Simple letter lemmatization

from pylelemmatize import charsets, llemmatize

greek_poly_string = "Καὶ ὅτε ἤνοιξεν τὴν σφραγῖδα τὴν ἑβδόμην, ἐγένετο σιγὴ ἐν τῷ οὐρανῷ ὡς ἡμιώριον."

print(f"Polytonic   : {greek_poly_string}")
print(f"Modern Greek: {llemmatize(greek_poly_string, charsets.iso_8859_7)}")
print(f"ASCII       : {llemmatize(greek_poly_string, charsets.ascii)}")

Output:

Polytonic   : Καὶ ὅτε ἤνοιξεν τὴν σφραγῖδα τὴν ἑβδόμην, ἐγένετο σιγὴ ἐν τῷ οὐρανῷ ὡς ἡμιώριον.
Modern Greek: Καί ότε ήνοιξεν τήν σφραγίδα τήν έβδόμην, έγένετο σιγή έν τώ ούρανώ ώς ήμιώριον.
ASCII       : Kai ote enoixen ten spragida ten ebdomen, egeneto sige en to ourano os emiorion.

Efficient letter lemmatization

Creating automoatic llemmatizers is expencive O(|input_alphabet|x|output_alphabet|) Once they are created they are equally fast regardless of of their sizes.

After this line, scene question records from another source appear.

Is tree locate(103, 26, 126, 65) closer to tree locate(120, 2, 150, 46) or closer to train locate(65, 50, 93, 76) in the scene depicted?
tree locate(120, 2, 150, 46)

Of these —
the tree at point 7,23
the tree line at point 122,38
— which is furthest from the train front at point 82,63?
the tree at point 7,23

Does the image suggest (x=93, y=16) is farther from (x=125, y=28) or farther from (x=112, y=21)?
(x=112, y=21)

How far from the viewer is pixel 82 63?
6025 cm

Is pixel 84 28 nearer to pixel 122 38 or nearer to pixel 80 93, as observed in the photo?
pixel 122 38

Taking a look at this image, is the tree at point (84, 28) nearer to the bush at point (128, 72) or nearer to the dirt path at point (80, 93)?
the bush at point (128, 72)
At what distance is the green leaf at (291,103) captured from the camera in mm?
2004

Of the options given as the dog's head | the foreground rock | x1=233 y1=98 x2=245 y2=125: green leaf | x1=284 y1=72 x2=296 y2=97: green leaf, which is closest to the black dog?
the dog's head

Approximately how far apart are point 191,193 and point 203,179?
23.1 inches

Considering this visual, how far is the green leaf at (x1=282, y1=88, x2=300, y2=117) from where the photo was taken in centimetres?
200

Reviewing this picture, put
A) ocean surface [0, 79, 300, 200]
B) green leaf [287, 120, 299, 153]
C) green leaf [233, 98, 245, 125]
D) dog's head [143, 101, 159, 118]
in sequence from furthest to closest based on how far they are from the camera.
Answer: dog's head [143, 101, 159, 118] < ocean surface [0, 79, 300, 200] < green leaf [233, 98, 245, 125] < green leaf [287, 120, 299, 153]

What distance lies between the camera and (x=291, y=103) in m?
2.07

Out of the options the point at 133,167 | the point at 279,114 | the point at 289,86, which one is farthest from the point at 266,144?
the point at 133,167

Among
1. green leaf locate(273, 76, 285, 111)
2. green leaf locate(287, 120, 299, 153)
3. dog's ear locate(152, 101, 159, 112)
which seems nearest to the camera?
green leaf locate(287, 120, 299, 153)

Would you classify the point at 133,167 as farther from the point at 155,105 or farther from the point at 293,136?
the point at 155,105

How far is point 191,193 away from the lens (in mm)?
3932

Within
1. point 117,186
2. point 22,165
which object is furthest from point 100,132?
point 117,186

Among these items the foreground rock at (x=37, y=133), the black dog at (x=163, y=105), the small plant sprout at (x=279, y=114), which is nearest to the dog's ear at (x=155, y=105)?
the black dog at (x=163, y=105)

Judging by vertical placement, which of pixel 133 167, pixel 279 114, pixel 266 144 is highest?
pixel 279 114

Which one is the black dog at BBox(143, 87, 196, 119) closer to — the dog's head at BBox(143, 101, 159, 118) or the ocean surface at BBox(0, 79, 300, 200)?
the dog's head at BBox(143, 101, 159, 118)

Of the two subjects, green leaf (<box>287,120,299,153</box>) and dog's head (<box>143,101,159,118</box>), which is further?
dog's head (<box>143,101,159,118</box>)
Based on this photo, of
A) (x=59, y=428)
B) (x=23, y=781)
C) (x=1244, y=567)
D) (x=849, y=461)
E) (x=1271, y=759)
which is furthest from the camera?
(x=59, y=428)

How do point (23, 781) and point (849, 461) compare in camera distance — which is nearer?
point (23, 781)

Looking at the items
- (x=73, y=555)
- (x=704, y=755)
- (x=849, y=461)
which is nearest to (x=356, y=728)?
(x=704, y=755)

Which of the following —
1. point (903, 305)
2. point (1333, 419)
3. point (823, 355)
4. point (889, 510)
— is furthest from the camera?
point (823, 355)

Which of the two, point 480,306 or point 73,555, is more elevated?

The following IPython codesnipet demonstrates the cost of creating vs applying llemmatizers.

from pylelemmatize import charsets, llemmatizer

greek_poly_string = "Καὶ ὅτε ἤνοιξεν τὴν σφραγῖδα τὴν ἑβδόμην, ἐγένετο σιγὴ ἐν τῷ οὐρανῷ ὡς ἡμιώριον."

print("Creating autoaligned llemmatizers O(|src_alphabet|x|dst_alphabet|)")
print("Medium llemmatizer: |34|x|186|")
%timeit polytonic2modern_greek = llemmatizer(greek_poly_string, charsets.iso_8859_7)
polytonic2modern_greek = llemmatizer(greek_poly_string, charsets.iso_8859_7)

print("Large llemmatizer: |100|x|3549|")
%timeit mes2ascii = llemmatizer(charsets.mes3a, charsets.ascii)
mes2ascii = llemmatizer(charsets.mes3a, charsets.ascii)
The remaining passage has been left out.